Les brasiers dévastateurs se succèdent à une vitesse inquiétante, ici comme ailleurs. Dans l’actualité, un incendie chasse l’autre, littéralement.

Celui qui a ravagé l’île de Maui, à Hawaii, figure en tête de liste des incendies qui ont marqué les esprits. Et le New Yorker vient tout juste de publier un examen instructif au sujet de ce qui s’est passé sur cette île naguère paradisiaque.

La journaliste Elizabeth Kolbert (qui est notamment l’auteure du remarquable livre La sixième extinction) y rappelle que le gouverneur de l’État a qualifié le brasier de « plus importante catastrophe naturelle qu’Hawaii ait jamais connue ».

Elle s’empresse ensuite de le corriger.

Il serait plus juste, selon elle, de décrire les incendies comme une catastrophe qui n’a rien de naturel (unnatural).

Parce que Lahaina, ville où plus de 850 personnes manquent toujours à l’appel, était naguère entourée de plantations de canne à sucre. Laissées à l’abandon à la fin du siècle dernier, elles ont été infestées par des herbes envahissantes « qui deviennent hautement inflammables en période de sécheresse ».

Mais aussi parce que les changements climatiques, liés aux activités humaines, ont contribué à changer la donne. Les températures moyennes à Hawaii ont grimpé de deux degrés depuis les années 1950, rapporte Elizabeth Kolbert. « Cela a rendu l’État plus propice aux incendies et, en même temps, a favorisé la propagation des types de plantes qui alimentent les incendies de forêt. »

Peut-être faudrait-il en effet, désormais, proscrire l’expression « catastrophe naturelle » pour parler des incendies de forêt et autres évènements extrêmes.

Mise en garde utile : on ne peut pas comparer les incendies de Maui à ceux qui frappent le Québec ou l’ouest du Canada et penser que les situations sont similaires en tous points.

Au Québec, par exemple, les incendies dans la forêt boréale ne sont pas une anomalie. Ce qui est possiblement en train de changer, c’est leur ampleur (pour le Canada au grand complet, on parle cette année d’environ 14 millions d’hectares de forêt brûlés, du jamais vu).

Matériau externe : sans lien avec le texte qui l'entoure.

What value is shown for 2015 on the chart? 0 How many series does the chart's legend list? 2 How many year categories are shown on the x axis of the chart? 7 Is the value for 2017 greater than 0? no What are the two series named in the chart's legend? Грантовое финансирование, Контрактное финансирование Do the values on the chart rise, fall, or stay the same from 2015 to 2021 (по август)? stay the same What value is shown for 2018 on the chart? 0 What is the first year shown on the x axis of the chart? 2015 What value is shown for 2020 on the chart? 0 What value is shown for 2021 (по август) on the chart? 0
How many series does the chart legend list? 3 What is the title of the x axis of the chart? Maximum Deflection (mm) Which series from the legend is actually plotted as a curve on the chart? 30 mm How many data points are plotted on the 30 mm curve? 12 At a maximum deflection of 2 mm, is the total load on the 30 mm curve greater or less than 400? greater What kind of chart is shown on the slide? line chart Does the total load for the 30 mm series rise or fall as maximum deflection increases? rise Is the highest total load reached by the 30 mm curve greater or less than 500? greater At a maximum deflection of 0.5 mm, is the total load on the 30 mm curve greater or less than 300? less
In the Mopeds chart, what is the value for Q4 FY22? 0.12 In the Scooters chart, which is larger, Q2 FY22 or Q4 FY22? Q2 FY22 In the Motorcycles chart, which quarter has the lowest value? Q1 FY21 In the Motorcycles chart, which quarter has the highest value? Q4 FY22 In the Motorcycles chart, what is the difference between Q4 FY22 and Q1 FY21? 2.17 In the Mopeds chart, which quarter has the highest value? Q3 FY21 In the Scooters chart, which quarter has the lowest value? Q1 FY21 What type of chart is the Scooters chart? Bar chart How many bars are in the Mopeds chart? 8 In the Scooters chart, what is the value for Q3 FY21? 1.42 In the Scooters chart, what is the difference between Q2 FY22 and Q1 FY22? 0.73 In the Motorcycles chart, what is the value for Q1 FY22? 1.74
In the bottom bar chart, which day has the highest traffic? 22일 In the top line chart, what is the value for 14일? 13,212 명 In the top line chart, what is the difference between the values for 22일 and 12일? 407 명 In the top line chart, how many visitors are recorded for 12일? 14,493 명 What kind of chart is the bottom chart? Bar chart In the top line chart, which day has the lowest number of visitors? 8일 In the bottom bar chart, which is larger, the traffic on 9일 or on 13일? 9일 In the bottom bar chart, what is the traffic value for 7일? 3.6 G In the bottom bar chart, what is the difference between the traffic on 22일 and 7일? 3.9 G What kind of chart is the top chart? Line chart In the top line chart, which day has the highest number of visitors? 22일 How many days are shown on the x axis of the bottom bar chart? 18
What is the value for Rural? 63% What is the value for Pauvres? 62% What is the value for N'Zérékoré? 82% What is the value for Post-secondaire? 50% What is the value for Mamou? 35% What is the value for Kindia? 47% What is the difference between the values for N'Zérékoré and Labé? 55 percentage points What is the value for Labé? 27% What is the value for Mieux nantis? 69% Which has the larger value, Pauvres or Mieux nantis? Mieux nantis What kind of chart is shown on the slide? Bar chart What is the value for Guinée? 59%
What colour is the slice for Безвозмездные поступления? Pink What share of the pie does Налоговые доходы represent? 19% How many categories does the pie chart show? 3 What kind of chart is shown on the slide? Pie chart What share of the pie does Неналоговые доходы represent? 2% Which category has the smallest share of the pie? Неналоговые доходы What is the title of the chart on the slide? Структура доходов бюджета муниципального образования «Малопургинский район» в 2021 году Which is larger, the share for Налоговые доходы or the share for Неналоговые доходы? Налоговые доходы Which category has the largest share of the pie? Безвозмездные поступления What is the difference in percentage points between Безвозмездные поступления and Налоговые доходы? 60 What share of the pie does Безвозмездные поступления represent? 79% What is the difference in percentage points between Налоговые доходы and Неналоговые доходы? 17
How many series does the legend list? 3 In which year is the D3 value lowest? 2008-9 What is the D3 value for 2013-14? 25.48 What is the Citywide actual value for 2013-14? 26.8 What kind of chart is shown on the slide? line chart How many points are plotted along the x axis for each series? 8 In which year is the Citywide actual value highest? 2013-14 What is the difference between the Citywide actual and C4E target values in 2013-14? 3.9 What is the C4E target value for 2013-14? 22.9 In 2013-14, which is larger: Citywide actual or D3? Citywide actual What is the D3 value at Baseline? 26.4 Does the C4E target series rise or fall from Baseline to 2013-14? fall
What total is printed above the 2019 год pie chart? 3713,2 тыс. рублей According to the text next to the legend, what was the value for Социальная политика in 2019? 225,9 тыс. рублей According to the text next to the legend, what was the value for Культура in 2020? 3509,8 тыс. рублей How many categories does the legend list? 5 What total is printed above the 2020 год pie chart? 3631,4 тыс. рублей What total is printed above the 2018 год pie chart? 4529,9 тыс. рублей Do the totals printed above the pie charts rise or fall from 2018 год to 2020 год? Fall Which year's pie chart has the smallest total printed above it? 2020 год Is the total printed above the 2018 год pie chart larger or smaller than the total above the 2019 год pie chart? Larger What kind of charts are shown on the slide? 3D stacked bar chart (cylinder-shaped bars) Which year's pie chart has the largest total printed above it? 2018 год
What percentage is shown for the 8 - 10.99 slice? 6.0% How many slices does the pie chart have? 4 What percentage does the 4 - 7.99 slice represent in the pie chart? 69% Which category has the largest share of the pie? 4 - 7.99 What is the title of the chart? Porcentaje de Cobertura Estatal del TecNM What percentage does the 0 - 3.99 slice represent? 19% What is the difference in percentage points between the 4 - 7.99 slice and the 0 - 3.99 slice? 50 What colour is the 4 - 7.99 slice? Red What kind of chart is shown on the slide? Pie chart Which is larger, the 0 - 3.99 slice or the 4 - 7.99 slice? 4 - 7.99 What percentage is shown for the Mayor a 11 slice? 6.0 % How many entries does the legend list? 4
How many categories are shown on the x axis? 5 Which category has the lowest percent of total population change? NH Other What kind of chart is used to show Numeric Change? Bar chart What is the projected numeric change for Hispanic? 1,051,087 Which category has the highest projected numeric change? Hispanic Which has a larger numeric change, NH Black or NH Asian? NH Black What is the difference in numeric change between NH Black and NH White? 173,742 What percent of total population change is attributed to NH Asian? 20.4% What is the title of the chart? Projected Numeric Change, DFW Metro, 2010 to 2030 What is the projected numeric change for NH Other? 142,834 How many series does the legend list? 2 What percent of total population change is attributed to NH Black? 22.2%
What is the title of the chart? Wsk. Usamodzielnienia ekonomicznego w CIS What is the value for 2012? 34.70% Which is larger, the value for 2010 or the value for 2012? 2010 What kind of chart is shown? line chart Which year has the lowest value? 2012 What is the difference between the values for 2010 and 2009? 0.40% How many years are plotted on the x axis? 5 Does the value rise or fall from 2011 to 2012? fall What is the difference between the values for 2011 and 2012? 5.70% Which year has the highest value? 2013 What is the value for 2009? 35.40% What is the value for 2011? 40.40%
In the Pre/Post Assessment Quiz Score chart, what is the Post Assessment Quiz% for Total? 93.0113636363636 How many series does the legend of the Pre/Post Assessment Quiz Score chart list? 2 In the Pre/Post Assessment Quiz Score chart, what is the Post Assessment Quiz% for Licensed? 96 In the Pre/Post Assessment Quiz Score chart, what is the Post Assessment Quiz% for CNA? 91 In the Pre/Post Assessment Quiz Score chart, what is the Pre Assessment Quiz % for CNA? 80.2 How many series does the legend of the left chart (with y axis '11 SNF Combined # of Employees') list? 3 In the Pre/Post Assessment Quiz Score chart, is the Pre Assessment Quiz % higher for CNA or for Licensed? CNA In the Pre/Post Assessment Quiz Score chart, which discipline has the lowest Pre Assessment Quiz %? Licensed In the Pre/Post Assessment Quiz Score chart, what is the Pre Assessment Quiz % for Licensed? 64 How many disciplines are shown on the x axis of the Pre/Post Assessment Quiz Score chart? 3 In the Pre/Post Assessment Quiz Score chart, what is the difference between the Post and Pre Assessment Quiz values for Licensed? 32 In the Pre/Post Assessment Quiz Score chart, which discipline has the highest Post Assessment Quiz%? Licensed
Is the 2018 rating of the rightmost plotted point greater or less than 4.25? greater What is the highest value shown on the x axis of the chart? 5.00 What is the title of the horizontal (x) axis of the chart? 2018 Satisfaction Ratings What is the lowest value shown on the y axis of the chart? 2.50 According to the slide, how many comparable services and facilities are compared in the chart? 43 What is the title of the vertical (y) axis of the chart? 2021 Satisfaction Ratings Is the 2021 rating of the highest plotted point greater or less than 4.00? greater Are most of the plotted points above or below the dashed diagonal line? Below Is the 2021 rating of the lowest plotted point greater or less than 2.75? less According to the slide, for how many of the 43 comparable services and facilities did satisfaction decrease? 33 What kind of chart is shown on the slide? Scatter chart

Et peut-être aussi leur fréquence, l’avenir nous le dira.

« Je ne serais pas prêt à dire qu’on est dans une situation apocalyptique, mais si on a dix ans avec une superficie brûlée comme en 2023, il va falloir penser qu’on est sorti de la variabilité naturelle », nous a dit Yves Bergeron, chercheur à l’Institut de recherche sur les forêts de l’Université du Québec en Abitibi-Témiscamingue.

Ce qui semble clair, en revanche, c’est qu’à l’instar d’Hawaii, le Québec et le reste du Canada ressentent de plus en plus l’impact des changements climatiques sur la forêt.

L’augmentation des températures liée aux changements climatiques – dont les causes principales sont liées aux activités humaines – provoque des sécheresses potentiellement plus intenses. Celles-ci, pour leur part, font grimper le risque d’incendie.

Sans compter qu’en raison des températures plus élevées, le nombre d’orages et d’éclairs, qui sont très souvent à la source des incendies de forêt, est aussi en hausse. C’est ce que faisait remarquer récemment dans nos pages l’expert Edward Struzik1.

Si la fréquence des incendies augmente, ceux-ci sont susceptibles de perturber le renouvellement naturel de la forêt. C’est ce que les experts qualifient d’« accident de régénération ».

Ça signifie que les arbres brûlent trop jeunes, avant d’avoir eu le temps de produire les graines qui sont nécessaires pour régénérer la forêt après les incendies.

Le phénomène peut aussi se manifester si le feu détruit une forêt dont les arbres ont été récoltés quelques années ou quelques décennies plus tôt.

Les régions où l’épinette noire est en abondance sont particulièrement vulnérables, car cet arbre a besoin d’au moins une trentaine d’années pour générer les graines viables qui vont lui permettre de se reproduire.

Le directeur de l’Observatoire de recherche régional sur la forêt boréale, Yan Boucher, nous a communiqué ses plus récentes estimations à ce sujet. Ses travaux indiquent qu’au moins 300 000 hectares de forêt au Québec « se dirigent vers des accidents de régénération » dans la foulée des incendies des derniers mois.

Sachant qu’on replante autour de 50 000 hectares annuellement, le Québec a « un gros chantier à prévoir », prévient-il. Et des investissements majeurs à faire pour assurer le succès de ce projet urgent.

Ce ne sera qu’un juste retour des choses. Si les activités humaines perturbent la régénération naturelle de la forêt, la seule réaction responsable, dans les circonstances, c’est de réparer nos dégâts.